> _TO BE DONE_:
a) Decide whether each statement below agrees with the guide on federating metrics to S3. Answer yes or no for each, and quote the guide's deciding words.
(i) The guide sets the region variable to us-east-2.
(ii) The guide presents itself as official Red Hat documentation.
(iii) The guide creates the namespace with the oc new-project command.
b) Reproduce the part of the guide on federating metrics to S3 between "export CLUSTER_NAME=my-cluster" and "Account --output text)", inclusive.

Home GitHub

IMPORTANT NOTE: This site is not official Red Hat documentation and is provided for informational purposes only. These guides may be experimental, proof of concept, or early adoption. Officially supported documentation is available at docs.openshift.com and access.redhat.com.

Federating System and User metrics to S3 in Red Hat OpenShift for AWS

Paul Czarkowski

06/07/2021

This guide walks through setting up federating Prometheus metrics to S3 storage.

ToDo - Add Authorization in front of Thanos APIs

Prerequisites

Set up environment

  1. Create environment variables

     export CLUSTER_NAME=my-cluster
     export S3_BUCKET=my-thanos-bucket
     export REGION=us-east-2
     export NAMESPACE=federated-metrics
     export SA=aws-prometheus-proxy
     export SCRATCH_DIR=/tmp/scratch
     export OIDC_PROVIDER=$(oc get authentication.config.openshift.io cluster -o json | jq -r .spec.serviceAccountIssuer| sed -e "s/^https:\/\///")
     export AWS_ACCOUNT_ID=$(aws sts get-caller-identity --query Account --output text)
     export AWS_PAGER=""
     rm -rf $SCRATCH_DIR
     mkdir -p $SCRATCH_DIR
    
  2. Create namespace

     oc new-project $NAMESPACE
    

AWS Preperation

  1. Create an S3 bucket

     aws s3 mb s3://$S3_BUCKET
    
  2. Create a Policy for access to S3

    cat <<EOF > $SCRATCH_DIR/s3-policy.json
    {
     "Version": "2012-10-17",
     "Statement": [
         {
             "Sid": "Statement",
             "Effect": "Allow",
             "Action": [
                 "s3:ListBucket",
                 "s3:GetObject",
                 "s3:DeleteObject",
                 "s3:PutObject",
                 "s3:PutObjectAcl"

> _LISTED RECORDS_:
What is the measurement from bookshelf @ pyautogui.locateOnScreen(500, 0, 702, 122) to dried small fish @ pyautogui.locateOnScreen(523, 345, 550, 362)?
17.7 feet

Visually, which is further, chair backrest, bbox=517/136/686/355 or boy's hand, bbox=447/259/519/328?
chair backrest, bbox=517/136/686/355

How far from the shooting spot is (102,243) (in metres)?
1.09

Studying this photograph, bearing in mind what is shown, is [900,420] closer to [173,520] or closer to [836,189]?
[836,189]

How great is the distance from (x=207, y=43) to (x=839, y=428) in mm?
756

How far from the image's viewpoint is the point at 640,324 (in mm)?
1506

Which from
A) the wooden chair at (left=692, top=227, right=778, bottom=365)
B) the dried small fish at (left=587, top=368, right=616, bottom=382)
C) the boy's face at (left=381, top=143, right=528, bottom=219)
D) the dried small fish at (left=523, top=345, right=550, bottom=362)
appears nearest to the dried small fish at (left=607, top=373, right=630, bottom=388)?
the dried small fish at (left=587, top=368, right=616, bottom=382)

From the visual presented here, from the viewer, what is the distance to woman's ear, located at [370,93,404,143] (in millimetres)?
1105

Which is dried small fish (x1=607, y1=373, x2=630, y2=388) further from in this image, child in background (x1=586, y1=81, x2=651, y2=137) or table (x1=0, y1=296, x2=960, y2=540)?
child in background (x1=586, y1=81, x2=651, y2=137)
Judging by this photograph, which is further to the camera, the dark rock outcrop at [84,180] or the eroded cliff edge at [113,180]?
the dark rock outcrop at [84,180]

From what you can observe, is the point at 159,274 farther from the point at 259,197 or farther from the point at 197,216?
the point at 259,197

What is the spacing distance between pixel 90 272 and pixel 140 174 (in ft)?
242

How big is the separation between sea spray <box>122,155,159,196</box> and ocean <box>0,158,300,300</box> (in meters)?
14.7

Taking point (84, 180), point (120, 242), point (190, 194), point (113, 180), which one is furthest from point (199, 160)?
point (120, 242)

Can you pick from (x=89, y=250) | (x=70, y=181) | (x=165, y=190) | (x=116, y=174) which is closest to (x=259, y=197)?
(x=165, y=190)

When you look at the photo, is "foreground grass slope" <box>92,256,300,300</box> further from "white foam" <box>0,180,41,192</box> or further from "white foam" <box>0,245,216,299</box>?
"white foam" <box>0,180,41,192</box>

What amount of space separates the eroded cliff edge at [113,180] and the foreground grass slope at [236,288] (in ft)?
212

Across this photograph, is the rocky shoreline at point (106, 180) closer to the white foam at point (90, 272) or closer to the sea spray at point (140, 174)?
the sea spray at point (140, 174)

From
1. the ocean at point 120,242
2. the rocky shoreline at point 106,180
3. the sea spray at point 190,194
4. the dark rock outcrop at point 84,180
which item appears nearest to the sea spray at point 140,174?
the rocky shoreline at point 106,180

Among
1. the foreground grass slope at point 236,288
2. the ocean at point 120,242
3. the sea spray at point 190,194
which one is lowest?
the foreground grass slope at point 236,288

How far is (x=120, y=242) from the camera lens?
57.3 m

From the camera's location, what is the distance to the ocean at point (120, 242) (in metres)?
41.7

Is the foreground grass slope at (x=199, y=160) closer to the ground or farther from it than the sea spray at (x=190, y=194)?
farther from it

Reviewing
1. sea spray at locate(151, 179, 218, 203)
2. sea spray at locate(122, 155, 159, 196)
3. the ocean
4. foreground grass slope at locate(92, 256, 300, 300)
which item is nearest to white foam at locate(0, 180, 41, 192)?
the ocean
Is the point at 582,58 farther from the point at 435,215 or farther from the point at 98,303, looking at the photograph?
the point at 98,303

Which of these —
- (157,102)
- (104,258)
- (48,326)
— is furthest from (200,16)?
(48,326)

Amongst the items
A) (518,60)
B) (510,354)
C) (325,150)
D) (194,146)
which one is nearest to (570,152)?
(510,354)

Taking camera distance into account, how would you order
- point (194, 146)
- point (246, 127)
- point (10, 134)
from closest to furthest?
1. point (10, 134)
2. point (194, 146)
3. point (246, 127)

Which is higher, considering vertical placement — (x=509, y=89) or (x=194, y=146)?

> _TASK-BY-TASK SOLUTIONS_:
a)
(i) Yes: "export REGION=us-east-2"
(ii) No: "This site is not official Red Hat documentation"
(iii) Yes: "oc new-project $NAMESPACE"

b)
export CLUSTER_NAME=my-cluster
     export S3_BUCKET=my-thanos-bucket
     export REGION=us-east-2
     export NAMESPACE=federated-metrics
     export SA=aws-prometheus-proxy
     export SCRATCH_DIR=/tmp/scratch
     export OIDC_PROVIDER=$(oc get authentication.config.openshift.io cluster -o json | jq -r .spec.serviceAccountIssuer| sed -e "s/^https:\/\///")
     export AWS_ACCOUNT_ID=$(aws sts get-caller-identity --query Account --output text)